In the present invention, the methods known in the art can be usedThe bisulfite conversion method treats the DNA of interest to obtain bisulfite converted DNA molecules. For example, a DNA sequence of interest may be treated with bisulfite such that all unmethylated cytosines (C) are converted to uracil (U) while methylated cytosines are unchanged. Transformation can be performed using reagents known in the art. For example, in certain embodiments, a MethylCode from ThermoFisher corporation is used TM Bisulfite Conversion Kit (MECOV 50) or EZ DNA methylation-Lighting Kit (D5030) or EZ DNA Methylation-Gold Kit (D5006) from ZYMO research. Alternatively, the bisulfite conversion reagent may be self-formulated. The conditions for transformation are known in the art, for example, placing a sample with the transformation reagents added to the PCR instrument, and running the following procedure: 98℃for 10 minutes, 64℃for 2 hours and 30 minutes, and finally incubated at 4 ℃. The transformation procedure may vary for different transformation reagents. This can be selected and determined by the person skilled in the art on the basis of the actual transformation situation. After the conversion is completed, the converted DNA may be recovered and the DNA may be eluted using an eluent.
After transformation, the transformation products can be amplified using primers (also referred to herein as index primers, including forward and reverse primers) containing specific index sequences. When a plurality of samples are sequenced simultaneously, it is necessary to index each sample by a specific sequence. Meanwhile, in order to allow DNA to grow into clusters that can be sequenced on a sequencing chip, sequences that can bind to on-chip oligo sequences (oligos) must be added simultaneously to both ends of the sample DNA. Thus, in addition to containing specific index sequences, the primers include sequences that specifically bind to oligomeric sequences contained on the chip. The forward and reverse primers also each include sequences that are complementary to non-complementary portions of the adaptor sequences of the amplification products, respectively. Specific index sequences commonly used in the art may be used. Exemplary index primer pairs are shown herein as SEQ ID NOS.21 and 22 and SEQ ID NOS.23 and 24.

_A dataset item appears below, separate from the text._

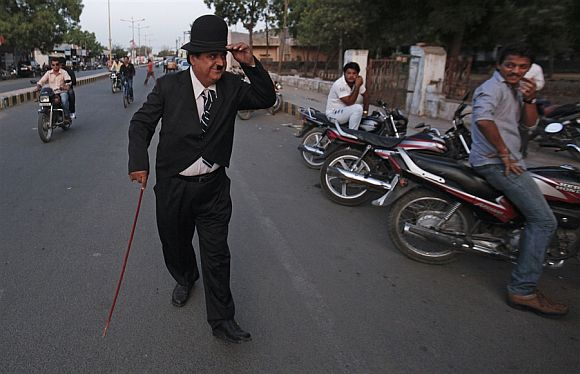 Ashok Aswani, in costume as Charlie Chaplin walks on a road in Adipur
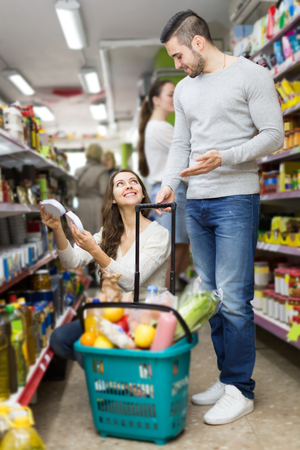 canned goods: happy european customers standing near shelves with canned goods at shop Stock Photo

In order to be suitable for different sequencing platforms, adaptor sequences other than those described in Table A, and index primer sequences other than those described in Table B may also be used, and these adaptor and index primer changes may allow the final constructed library to be suitable for sequencing on Thermo Fisher Ion series sequencing platforms or other platforms for reading DNA sequences.
The PCR reagents used for amplification include reagents conventionally required for performing PCR, including but not limited to amplification buffers, 4 dNTPs, DNA polymerase, etc., wherein the amplification buffers usually contain Mg 2+ Ions. Amplification was performed using DNA polymerase insensitive to dUTP. Polymerases that can be used include Phusion U Hot Start DNA polymerase (Thermo Scientific TM F555L), pfuTurbo Cx Hotstart DNA polymerase (Agilent Technologies, 600410), taq DNA polymerase (Takara, R007Q), lafU DNA polymerase (Cvent, lafU DNA Polymerase), taq DNA polymerase (NEB, E5000S), and the like. After the reaction is finished, the amplified product is purified, so that the library of the invention is constructed. Purification may be a purification method conventional in the art, and for example, purification may be performed using a magnetic bead purification or a column purification method.

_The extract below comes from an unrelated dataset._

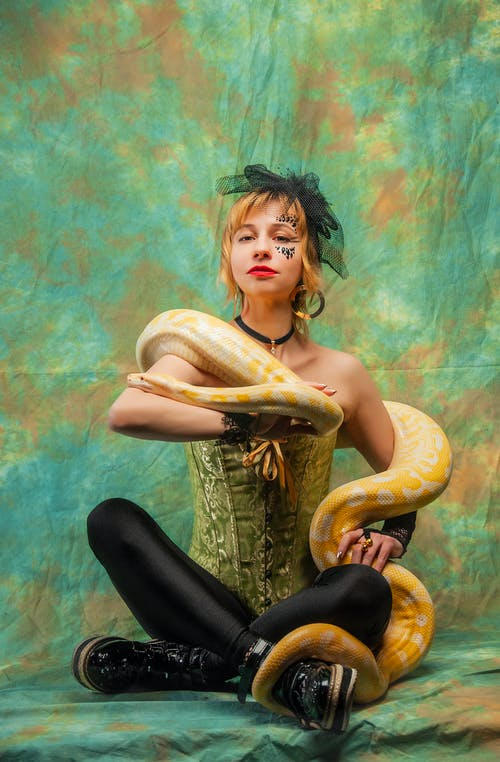 Full length of model in corset and black boots holding yellow python on arms sitting in green studio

Library analysis may be performed using a Perkinelmer labChip GX Touch fragment analyzer, or Agilent 2100 Bioanalyzer, agarose gel electrophoresis, or other DNA fragment analysis methods. For sequencing, an Illumina sequencing platform, a Thermo Fisher Ion series sequencing platform, or other platform for reading DNA sequences may be used. Since unmethylated cytosine (C) in the DNA sequence of interest is converted to uracil (U) upon methylation, and methylated cytosine is unchanged, the degree of methylation of CpG sites in the DNA molecule of interest can be determined based on sequencing results.
Thus, features of the methods of constructing a DNA methylation library or DNA sequencing provided herein include at least enzymatic cleavage of genomic DNA using a restriction enzyme that is preferably followed by; directly connecting the cleavage product with a matched optimized joint under the condition that the cleavage product is not subjected to conventional terminal repair, repair and sticky terminal generation; methylation transformation and index primer amplification are carried out conventionally in the art, so that a DNA methylation library is constructed and obtained, and sequencing results can be obtained. Preferably, the final concentration of the linker having a cohesive end in the reaction system is in the range of 0.01-0.10. Mu.M.
The invention includes linker sequences described herein that match the cohesive ends resulting from cleavage. In some embodiments, the linker sequence may be a methylated linker sequence. The linker sequences of the invention may be obtained by adding bases to one strand of the 5 'or 3' end of a conventional linker sequence to form a cohesive end that is complementary to the originally generated cohesive end of the restriction enzyme cleavage product that has not been subjected to end repair, complementation and cohesive end treatment. Thus, unless otherwise indicated, the linker sequences described herein are typically the sequences of the linkers conventionally used in DNA libraries and sequencing, except at the cohesive ends. Exemplary linker sequences are shown in Table A. The invention also provides a linker sequence product comprising a cohesive end linker sequence as described herein and optionally a blunt end linker sequence.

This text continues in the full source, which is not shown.